On Tue, 31 May 2011 15:09:07 -0400, Steven Schveighoffer <schvei...@yahoo.com> wrote:

On Tue, 31 May 2011 14:48:57 -0400, Andrei Alexandrescu <seewebsiteforem...@erdani.org> wrote:

I'm operating under the assumption that logCritical and logFatal are at a different log level (i.e. the primary function of a logging facility is to have different degrees of importance, which you can turn on or off depending on the level set). Is that not the case? So I can't have a situation where logError does nothing, but logCritical logs a message?

Rereading the docs, it seems that fatal is actually a separate level, so I still assert this is not a good design. I should be able to access all levels without having the program abort or throw an exception.

I also note that critical is nowhere to be seen in the docs. Am I missing something?

If we change fatal and critical to be the same level as error (and enabled/disabled with error), I think it would be more sensible than what you have proposed. It could be argued that it's not enough levels. Typically, I've only needed 4 levels with logging:

fatal errors -- print a message then exit the application (gracefully!). You cannot disable this level.
non-fatal errors -- print a message but the program continues.
info -- print a message for information so the flow of execution can be followed (i.e. xyz logged in, xyz executed this program, etc.) debug -- print all details, down to printouts of internal structures/protocols.

I've never had much use for a warning level.

It helps with the debug level to allow selectively turning on levels in certain areas.
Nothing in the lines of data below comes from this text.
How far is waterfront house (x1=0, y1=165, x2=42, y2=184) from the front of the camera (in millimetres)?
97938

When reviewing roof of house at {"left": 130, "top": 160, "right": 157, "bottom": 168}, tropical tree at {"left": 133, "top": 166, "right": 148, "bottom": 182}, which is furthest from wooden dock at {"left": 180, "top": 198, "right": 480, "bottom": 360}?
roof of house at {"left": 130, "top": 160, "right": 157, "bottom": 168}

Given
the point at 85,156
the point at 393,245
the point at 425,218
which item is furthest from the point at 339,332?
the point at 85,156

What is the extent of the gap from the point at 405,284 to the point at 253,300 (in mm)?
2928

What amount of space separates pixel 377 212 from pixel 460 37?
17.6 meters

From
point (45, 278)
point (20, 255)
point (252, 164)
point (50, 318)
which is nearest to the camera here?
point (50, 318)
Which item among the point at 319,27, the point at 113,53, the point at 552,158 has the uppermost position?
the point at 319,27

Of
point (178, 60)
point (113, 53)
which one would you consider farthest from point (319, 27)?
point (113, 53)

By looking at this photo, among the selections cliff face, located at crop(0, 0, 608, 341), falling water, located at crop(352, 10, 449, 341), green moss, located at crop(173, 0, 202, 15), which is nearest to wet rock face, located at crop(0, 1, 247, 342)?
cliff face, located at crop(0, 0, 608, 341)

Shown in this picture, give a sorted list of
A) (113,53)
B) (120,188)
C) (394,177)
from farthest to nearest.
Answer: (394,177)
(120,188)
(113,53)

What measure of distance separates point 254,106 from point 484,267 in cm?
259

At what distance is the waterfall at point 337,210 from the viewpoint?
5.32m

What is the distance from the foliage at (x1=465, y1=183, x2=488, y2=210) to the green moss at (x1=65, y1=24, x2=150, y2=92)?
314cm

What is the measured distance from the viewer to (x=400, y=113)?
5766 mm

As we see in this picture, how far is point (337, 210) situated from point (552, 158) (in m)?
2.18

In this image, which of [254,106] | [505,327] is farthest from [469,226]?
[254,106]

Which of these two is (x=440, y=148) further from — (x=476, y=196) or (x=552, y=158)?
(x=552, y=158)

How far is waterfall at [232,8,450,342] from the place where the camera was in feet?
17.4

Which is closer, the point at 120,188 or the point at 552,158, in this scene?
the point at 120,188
For example, I had an application which was a tftp server as well as a server for another protocol. When I was writing the TFTP portion, I needed to see the exact packets sent over the wire, but for TFTP only. It was easy to do with log4net, I could just configure that class' logger to be at the debug level (without recompilation). But I wouldn't consider such a feature a requirement for a logging library. I think we should try and focus on the most common and useful aspects of logging for the built-in logger. Seems similar to unittest -- good enough for most cases, and simple enough that it's used everywhere.